Purpose: The purpose is to assess the performance of a pre-trained deep learning model in the task of classifying between coronavirus disease (COVID)-positive and COVID-negative patients from chest radiographs (CXRs) while considering various image acquisition parameters, clinical factors, and patient demographics.

Methods: Standard and soft-tissue CXRs of 9860 patients comprised the "original dataset," consisting of training and test sets and were used to train a DenseNet-121 architecture model to classify COVID-19 using three classification algorithms: standard, soft tissue, and a combination of both types of images via feature fusion. A larger more-current test set of 5893 patients (the "current test set") was used to assess the performance of the pretrained model. The current test set contained a larger span of dates, incorporated different variants of the virus and included different immunization statuses. Model performance between the original and current test sets was evaluated using area under the receiver operating characteristic curve (ROC AUC) [95% CI].

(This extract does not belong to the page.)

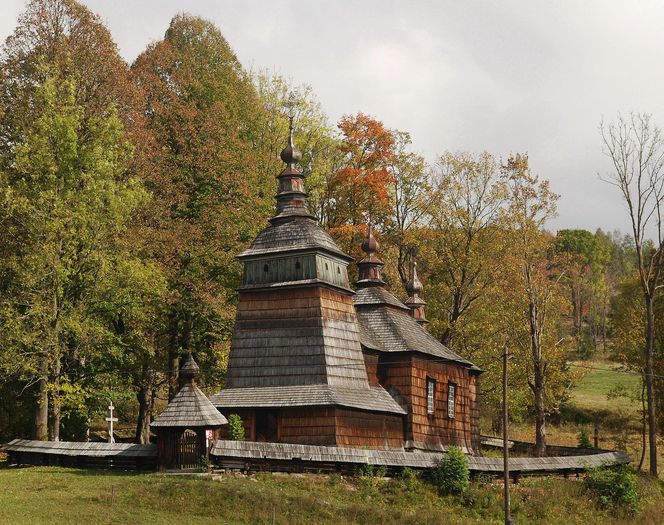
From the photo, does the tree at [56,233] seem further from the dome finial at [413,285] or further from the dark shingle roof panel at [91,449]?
the dome finial at [413,285]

Results: The model achieved AUC values of 0.67 [0.65, 0.70] for cropped standard images, 0.65 [0.63, 0.67] for cropped soft-tissue images, and 0.67 [0.65, 0.69] for both types of cropped images. These were all significantly lower than the performance of the model on the original test set. Investigations regarding matching the acquisition dates between the test sets (i.e., controlling for virus variants), immunization status, disease severity, and age and sex distributions did not fully explain the discrepancy in performance.

Conclusions: Several relevant factors were considered to determine whether differences existed in the test sets, including time period of image acquisition, vaccination status, and disease severity. The lower performance on the current test set may have occurred due to model overfitting and a lack of generalizability.

Citing Articles

Impact of retraining and data partitions on the generalizability of a deep learning model in the task of COVID-19 classification on chest radiographs.

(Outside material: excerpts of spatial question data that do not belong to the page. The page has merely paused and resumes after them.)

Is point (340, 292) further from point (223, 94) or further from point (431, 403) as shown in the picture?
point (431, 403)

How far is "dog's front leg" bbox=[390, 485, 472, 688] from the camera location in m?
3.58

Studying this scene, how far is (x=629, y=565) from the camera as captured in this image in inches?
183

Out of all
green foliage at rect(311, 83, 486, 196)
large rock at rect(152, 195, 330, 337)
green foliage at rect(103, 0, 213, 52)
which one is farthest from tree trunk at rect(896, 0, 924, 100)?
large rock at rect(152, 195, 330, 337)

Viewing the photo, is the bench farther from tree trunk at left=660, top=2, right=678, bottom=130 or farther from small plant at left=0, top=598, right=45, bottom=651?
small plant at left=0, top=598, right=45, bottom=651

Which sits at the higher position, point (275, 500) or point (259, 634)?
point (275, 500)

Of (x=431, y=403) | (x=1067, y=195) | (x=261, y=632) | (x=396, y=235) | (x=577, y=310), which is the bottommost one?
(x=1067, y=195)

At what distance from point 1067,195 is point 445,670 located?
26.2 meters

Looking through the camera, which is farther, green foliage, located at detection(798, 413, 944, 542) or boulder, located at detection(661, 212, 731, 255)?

Shenouda M, Whitney H, Giger M, Armato 3rd S J Med Imaging (Bellingham). 2024; 11(6):064503.

PMID: 39734609 PMC: 11670362. DOI: 10.1117/1.JMI.11.6.064503.


Assessment of a deep learning model for COVID-19 classification on chest radiographs: a comparison across image acquisition techniques and clinical factors.

Shenouda M, Flerlage I, Kaveti A, Giger M, Armato 3rd S J Med Imaging (Bellingham). 2024; 10(6):064504.

PMID: 38162317 PMC: 10753846. DOI: 10.1117/1.JMI.10.6.064504.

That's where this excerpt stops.